AWS EBS Volumes Aren't Safe from Failure, Backup to S3

AWS Logo

EBS is a block storage service offered by AWS. If you are running an EC2 instance, you are definitely using it, as it serves as a storage drive for your server. However, it is not immune to failure and you should always perform regular backups.

“Fault tolerant” does not mean safe

Of course, EBS is pretty fault tolerant on the backend. AWS is not a bunch of wilds running a JBOD array; they predicted single drive failures, so a single failed drive is not going to shut down your server.

However, EBS failures can and do happen because EBS volumes have an annual failure rate (AFR) between 0.1% and 0.2%. It’s not a lot, and it’s very low compared to ~ 4% of a single hard drive, but it’s not nothing. Your EBS volume is unlikely to crash on you, but if you’re running tons of it, you might run into a few issues here and there.

The easy solution, of course, is to make backups. EBS provides a great tool for this: the snapshot feature. You can create a snapshot, which acts like a backup stored in S3, which is much more durable. In the event of an EBS failure, you can restore from a backup. You don’t need to automate it yourself, because EBS Lifecycle Manager can manage it for you, but it’s not enabled by default. You will of course have to pay for the additional storage costs associated with storing data in S3, but it is cheaper than EBS.

AWS does not try to hide this fact and recommends taking regular snapshot backups. Most people will also recommend doing backups in general, but it’s easy to get carried away by the magic of the cloud and forget about this fact. At the end of the day, it’s just someone else’s computer and it can crash like any other. An extreme example of this is in September 2019, when an AWS US-EAST-1 data center had a power outage and generator failure, wiping out EBS servers and the data that came with it.

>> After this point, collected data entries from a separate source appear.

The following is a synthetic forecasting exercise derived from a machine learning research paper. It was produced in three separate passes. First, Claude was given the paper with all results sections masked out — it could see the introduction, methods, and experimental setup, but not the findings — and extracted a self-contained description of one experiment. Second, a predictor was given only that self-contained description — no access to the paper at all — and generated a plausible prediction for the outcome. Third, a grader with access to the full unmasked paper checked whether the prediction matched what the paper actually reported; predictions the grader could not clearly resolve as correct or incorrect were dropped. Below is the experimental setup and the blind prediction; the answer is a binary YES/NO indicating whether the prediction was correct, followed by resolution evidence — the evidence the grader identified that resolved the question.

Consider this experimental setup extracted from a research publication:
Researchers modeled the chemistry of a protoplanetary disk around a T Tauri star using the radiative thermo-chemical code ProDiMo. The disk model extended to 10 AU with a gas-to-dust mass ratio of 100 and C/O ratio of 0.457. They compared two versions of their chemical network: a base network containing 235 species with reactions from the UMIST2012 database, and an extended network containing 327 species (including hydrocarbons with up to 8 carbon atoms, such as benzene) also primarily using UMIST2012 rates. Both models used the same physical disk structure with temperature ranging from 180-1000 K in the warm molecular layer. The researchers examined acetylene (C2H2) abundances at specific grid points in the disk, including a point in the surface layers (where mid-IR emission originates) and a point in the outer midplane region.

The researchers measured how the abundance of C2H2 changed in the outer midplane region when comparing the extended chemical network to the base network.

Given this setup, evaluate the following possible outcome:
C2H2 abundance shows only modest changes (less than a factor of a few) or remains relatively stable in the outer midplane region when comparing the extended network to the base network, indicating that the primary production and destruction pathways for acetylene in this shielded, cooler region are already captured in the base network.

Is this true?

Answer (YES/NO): NO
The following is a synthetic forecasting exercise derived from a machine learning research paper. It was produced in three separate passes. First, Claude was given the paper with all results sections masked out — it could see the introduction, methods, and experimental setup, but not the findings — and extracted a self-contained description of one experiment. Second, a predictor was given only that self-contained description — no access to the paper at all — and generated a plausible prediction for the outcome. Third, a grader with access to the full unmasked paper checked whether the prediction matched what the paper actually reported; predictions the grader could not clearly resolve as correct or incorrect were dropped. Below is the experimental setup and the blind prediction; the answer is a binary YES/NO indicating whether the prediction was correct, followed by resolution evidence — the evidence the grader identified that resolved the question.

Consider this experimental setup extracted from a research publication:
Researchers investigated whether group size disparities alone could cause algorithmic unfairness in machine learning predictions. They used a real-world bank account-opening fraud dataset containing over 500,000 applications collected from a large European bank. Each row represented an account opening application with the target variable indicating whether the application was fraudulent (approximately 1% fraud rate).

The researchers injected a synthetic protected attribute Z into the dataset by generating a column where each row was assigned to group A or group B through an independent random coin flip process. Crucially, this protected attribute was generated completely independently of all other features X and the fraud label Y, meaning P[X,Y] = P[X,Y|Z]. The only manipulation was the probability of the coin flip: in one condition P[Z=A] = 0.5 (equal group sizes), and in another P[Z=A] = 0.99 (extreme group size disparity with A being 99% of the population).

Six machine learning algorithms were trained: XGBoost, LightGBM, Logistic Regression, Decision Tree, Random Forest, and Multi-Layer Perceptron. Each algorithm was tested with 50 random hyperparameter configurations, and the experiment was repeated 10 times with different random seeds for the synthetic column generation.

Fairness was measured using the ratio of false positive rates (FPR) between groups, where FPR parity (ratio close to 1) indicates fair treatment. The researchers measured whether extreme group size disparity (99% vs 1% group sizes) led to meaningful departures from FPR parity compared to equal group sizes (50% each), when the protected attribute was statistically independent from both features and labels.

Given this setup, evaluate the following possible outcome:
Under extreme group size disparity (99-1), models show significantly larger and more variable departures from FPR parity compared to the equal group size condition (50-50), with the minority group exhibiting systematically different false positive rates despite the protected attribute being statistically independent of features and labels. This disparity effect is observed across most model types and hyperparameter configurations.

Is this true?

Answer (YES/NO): NO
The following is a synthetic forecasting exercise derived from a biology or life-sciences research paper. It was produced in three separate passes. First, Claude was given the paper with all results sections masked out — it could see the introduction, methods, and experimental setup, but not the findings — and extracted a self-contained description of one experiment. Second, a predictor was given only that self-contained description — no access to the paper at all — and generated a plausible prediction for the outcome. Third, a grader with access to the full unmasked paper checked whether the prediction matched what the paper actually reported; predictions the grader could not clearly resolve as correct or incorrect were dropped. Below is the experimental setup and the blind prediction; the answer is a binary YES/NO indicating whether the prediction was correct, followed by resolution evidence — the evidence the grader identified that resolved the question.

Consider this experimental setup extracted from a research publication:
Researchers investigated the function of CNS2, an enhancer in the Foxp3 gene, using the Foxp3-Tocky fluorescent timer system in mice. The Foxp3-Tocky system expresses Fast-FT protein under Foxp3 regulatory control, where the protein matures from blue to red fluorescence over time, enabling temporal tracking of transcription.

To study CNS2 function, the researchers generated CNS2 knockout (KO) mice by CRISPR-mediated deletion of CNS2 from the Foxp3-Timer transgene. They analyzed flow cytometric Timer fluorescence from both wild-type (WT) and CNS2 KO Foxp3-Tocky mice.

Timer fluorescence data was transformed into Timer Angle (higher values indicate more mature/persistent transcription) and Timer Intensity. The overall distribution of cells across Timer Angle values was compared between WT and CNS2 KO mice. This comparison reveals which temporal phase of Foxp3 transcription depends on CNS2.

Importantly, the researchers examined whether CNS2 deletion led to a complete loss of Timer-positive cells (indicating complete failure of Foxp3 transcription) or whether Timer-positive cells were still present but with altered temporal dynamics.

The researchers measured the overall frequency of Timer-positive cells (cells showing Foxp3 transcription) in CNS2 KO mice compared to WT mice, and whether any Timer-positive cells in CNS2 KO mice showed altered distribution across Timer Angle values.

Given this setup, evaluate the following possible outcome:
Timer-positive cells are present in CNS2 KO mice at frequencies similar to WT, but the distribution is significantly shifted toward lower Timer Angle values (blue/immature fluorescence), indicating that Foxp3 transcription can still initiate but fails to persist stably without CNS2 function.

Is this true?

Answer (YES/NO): NO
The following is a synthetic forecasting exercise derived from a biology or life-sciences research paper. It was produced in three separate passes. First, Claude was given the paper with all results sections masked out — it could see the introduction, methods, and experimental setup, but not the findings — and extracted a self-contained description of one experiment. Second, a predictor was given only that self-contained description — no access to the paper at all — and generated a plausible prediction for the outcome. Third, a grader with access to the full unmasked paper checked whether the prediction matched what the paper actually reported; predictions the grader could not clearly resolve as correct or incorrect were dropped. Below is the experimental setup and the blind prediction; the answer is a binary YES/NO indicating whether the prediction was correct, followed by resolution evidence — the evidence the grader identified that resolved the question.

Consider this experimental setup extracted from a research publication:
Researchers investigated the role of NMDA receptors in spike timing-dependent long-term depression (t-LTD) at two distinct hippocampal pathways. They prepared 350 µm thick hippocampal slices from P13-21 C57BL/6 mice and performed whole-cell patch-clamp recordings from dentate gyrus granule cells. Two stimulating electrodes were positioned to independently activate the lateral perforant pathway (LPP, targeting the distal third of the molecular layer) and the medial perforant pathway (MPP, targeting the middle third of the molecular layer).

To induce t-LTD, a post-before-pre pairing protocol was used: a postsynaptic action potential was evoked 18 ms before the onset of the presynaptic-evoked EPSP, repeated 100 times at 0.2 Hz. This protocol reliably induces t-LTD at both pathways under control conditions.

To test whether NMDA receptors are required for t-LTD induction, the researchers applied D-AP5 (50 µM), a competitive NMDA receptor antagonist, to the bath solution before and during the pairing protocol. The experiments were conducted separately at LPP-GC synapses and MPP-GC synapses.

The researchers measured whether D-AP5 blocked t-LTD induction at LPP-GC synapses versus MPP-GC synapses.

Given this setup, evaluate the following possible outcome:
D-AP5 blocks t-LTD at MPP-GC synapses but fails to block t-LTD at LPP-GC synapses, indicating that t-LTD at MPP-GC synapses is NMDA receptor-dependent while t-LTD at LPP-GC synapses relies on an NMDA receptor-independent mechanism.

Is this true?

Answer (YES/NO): YES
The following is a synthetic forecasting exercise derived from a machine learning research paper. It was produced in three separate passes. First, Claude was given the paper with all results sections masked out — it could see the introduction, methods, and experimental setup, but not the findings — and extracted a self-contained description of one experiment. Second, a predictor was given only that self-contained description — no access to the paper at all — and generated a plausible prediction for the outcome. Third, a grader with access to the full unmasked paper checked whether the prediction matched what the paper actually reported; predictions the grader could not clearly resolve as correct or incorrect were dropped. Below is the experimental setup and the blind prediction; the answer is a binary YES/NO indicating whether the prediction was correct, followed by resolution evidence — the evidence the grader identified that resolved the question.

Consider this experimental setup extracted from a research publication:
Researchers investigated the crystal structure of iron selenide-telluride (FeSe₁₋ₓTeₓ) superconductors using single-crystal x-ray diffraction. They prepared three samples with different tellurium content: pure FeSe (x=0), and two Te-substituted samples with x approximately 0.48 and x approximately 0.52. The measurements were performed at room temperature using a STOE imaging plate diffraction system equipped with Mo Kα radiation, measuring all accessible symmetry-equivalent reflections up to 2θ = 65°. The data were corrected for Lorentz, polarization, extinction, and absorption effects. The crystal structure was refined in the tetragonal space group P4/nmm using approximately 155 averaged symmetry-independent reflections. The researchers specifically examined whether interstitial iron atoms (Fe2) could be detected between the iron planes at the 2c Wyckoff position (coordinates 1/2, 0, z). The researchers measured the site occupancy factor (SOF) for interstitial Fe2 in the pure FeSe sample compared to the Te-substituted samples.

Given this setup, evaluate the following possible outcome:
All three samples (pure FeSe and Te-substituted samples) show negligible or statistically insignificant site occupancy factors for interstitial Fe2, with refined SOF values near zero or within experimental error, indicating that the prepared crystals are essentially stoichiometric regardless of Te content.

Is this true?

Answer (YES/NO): NO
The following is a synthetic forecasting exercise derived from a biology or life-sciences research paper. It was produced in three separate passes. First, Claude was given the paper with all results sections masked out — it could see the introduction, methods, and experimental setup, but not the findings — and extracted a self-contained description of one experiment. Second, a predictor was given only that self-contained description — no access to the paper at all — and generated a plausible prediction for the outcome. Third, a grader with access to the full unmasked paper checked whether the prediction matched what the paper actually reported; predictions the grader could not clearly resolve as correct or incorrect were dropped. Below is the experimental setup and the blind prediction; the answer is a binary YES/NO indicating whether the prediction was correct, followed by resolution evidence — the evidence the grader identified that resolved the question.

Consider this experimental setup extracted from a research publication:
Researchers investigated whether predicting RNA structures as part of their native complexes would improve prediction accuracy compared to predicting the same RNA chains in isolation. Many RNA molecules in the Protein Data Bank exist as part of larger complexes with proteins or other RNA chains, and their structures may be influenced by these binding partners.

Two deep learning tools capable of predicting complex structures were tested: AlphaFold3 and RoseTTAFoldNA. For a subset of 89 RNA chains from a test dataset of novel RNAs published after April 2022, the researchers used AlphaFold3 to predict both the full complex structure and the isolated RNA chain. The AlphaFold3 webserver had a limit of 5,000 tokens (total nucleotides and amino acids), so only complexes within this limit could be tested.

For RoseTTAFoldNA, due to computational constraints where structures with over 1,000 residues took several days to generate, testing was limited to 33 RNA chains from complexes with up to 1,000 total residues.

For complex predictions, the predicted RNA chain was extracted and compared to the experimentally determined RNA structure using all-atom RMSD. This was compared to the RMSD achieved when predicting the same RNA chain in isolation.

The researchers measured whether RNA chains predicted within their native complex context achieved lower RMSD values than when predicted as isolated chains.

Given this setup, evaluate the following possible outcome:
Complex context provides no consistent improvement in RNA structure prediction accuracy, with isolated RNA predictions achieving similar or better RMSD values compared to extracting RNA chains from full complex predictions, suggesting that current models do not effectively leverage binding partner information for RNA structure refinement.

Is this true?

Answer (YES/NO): NO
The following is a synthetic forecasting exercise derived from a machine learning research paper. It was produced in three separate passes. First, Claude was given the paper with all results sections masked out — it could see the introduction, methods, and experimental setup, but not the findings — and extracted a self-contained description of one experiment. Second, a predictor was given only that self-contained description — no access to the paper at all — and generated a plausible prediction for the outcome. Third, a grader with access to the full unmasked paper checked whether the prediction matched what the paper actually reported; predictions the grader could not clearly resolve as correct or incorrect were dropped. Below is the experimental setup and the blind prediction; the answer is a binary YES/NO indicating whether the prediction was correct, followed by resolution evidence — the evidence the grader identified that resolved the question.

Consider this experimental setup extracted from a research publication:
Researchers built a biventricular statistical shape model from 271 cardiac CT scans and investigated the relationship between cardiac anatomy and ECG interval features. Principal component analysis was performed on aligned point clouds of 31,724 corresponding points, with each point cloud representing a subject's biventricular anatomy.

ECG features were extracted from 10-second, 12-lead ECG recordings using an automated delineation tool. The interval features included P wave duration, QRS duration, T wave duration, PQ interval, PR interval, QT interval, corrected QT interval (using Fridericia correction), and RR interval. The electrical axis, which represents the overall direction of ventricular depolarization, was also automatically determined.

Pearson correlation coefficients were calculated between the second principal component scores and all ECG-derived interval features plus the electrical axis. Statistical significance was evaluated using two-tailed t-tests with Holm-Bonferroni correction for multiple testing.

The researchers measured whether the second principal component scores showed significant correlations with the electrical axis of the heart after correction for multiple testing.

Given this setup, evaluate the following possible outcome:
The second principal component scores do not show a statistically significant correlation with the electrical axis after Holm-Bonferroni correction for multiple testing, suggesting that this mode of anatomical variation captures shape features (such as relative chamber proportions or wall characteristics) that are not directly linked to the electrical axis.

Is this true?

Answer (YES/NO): YES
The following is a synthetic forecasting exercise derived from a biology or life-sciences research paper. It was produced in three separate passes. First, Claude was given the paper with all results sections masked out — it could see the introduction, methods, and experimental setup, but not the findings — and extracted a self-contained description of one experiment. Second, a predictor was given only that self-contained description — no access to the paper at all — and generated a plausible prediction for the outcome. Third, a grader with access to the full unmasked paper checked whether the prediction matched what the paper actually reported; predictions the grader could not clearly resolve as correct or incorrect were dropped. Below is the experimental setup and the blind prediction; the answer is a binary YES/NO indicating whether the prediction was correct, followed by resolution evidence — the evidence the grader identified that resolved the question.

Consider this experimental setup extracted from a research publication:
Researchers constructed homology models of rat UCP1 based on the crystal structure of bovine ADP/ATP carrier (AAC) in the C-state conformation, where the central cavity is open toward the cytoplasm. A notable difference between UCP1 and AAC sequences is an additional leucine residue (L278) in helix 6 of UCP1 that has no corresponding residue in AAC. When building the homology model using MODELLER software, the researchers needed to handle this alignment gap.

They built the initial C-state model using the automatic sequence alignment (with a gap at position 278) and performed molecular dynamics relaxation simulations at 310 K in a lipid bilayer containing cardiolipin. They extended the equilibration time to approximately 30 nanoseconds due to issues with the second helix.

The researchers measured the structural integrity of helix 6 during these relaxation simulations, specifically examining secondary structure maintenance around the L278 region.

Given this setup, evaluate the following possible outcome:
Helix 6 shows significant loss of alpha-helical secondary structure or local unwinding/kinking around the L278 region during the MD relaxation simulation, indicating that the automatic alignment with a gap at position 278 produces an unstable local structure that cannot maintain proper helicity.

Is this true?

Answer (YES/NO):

Amazon AWS experienced a power outage, its backup generators failed, which killed their EBSl servers, which took all of our data with it. Then it took them four days to figure it out and tell us about it.

Reminder: the cloud is just a Reston computer with poor power.

– Andy Hunt (@PragmaticAndy) September 3, 2019

The main driver of high availability architecture and cloud computing in general is to ensure that when isolated failures inevitably occur, it does not destroy the entire application. You still need to take steps to avoid failures in the first place, but sometimes, as with hard drives, this is a hardware problem, not something you can fix with code.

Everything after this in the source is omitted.